Code4libBC Day 2: Lightning Talks Part 2

The last part of lightning talks for Code4libBC.

Speeding up Digital Preservation with a Graphics Card, Alex Garnett, SFU

  • GPU-accelerated computing. graphics cards are very powerful nowadays, and many organizations have figured out how to use the graphics cards to do things.
  • graphics are much more powerful to CPU, but very specialized for video or similar workloads
  • applied for a grant to NVidia and got a TitanX video card
  • looked at different projects such as FFmpeg, encoding into archive friendly formats
  • only difference in workflow to get work from CPU to GPU to use a difference encoder
  • used benchmark, gpu x10 faster than cpu and saving cpu time
  • only problem is that most software such as archivematica usually run in VM and don’t have GPU acceleration/access
  • Virtualbox does not support, but amazon does support
  • could have video file run somewhere else with using a different command
  • a lot of aborted efforts to bring to gpu acceleration
  • looking into tesseract OCR library

Scripting Named Entity Recognition (NER) to pluck names, organizations and locations from text, Peter Tyrrell, Andornot

  • discovery interface backed by Solr index service
  • a lot of massaging of metadata happens, which happens all by shell script workflow including OCR, media formats
  • when you have unstructured text (e.g. PDF, docs, text), what do you do? because there’s only very barebone metadata e.g. title, author, keywords
  • wanted to pluck out names (people, orgs) to create new access points
  • Stanford Natural Language Processing, NER based on Java
  • NER file inputs file and entities are recognized; second file output files by entity category
  • demo ensued

PCDM: A Data Model and a Community Model, Justin Simpson

  • Portland Data Data Model, originally came from Hydra, but generalized for any Fedora use
  • compared to Dublin Core
  • DC started ~20 years
  • in Hydra community, found data models were not compatible
  • UCSD proposed a model to the Hydra community, which evolved and with collaboration from the community into the Fedora Community Data Model, which turned into PCDM hosted in duraspace
  • UCSD focused on properties, but with linked data in mind and a model that would work with others in the hydra community
  • hydra technical metadata application profile modelled after Europeana and DPLA map
  • Islandora parallel work with PCDM
  • ontology now exists as RDF schema
  • had a hard problem but well defined scope. All wanted to solve problem and had some experience. developed a shared understanding and out in the open.

> [What to do]
1. From the lightning talk notes, transcribe the stretch from "Speeding up Digital" through "to do things." without any changes.
2. Answer these questions using the lightning talk notes:
(a) What video card was obtained through the grant application to NVidia?
(b) On what programming language is the Stanford Natural Language Processing NER based?
(c) In what form does the PCDM ontology now exist?

> [Raw data]
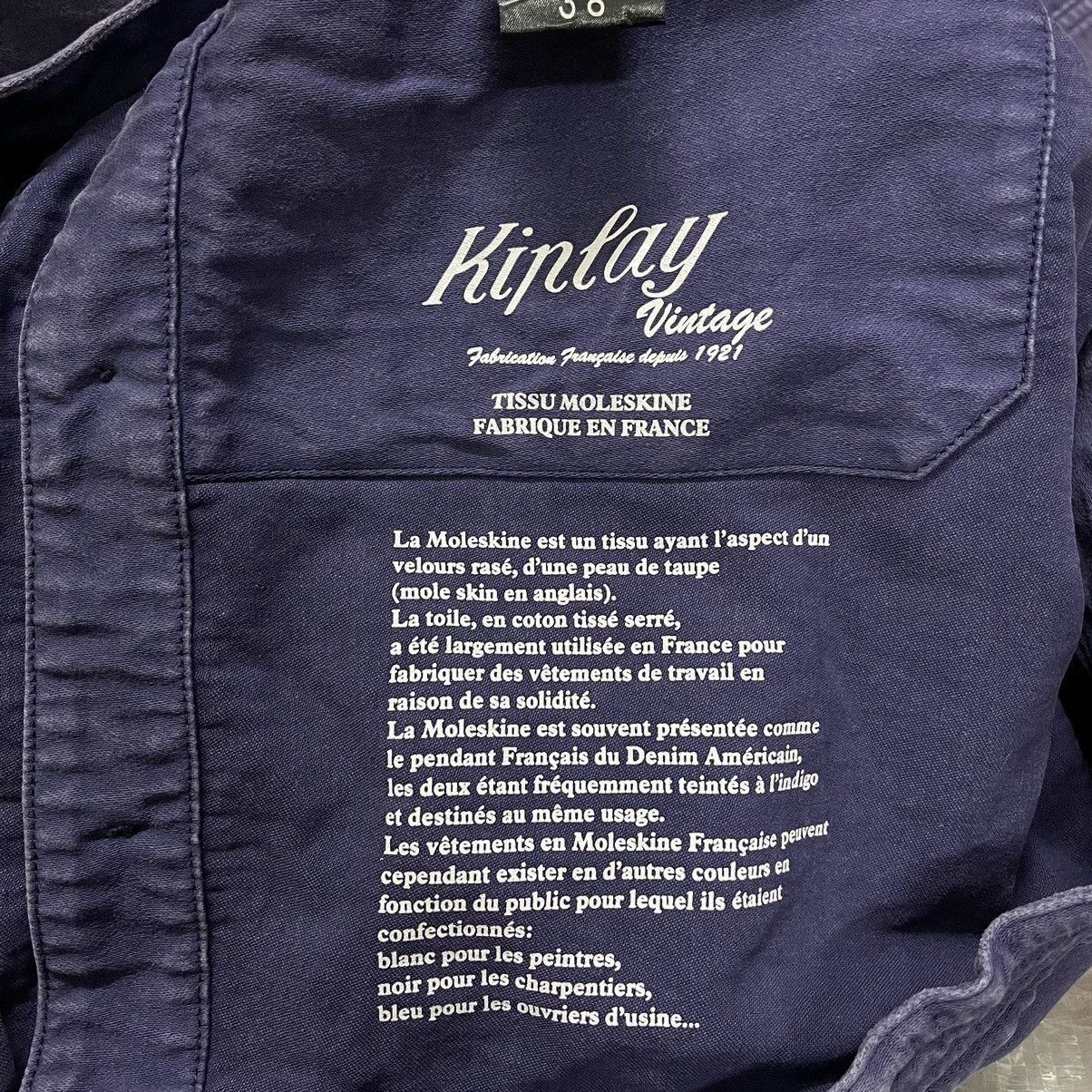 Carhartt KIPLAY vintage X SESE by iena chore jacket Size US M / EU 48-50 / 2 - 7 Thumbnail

> [Results by task]
1.
Speeding up Digital Preservation with a Graphics Card, Alex Garnett, SFU

  • GPU-accelerated computing. graphics cards are very powerful nowadays, and many organizations have figured out how to use the graphics cards to do things.

2.
(a) A TitanX video card.
(b) Java.
(c) As an RDF schema.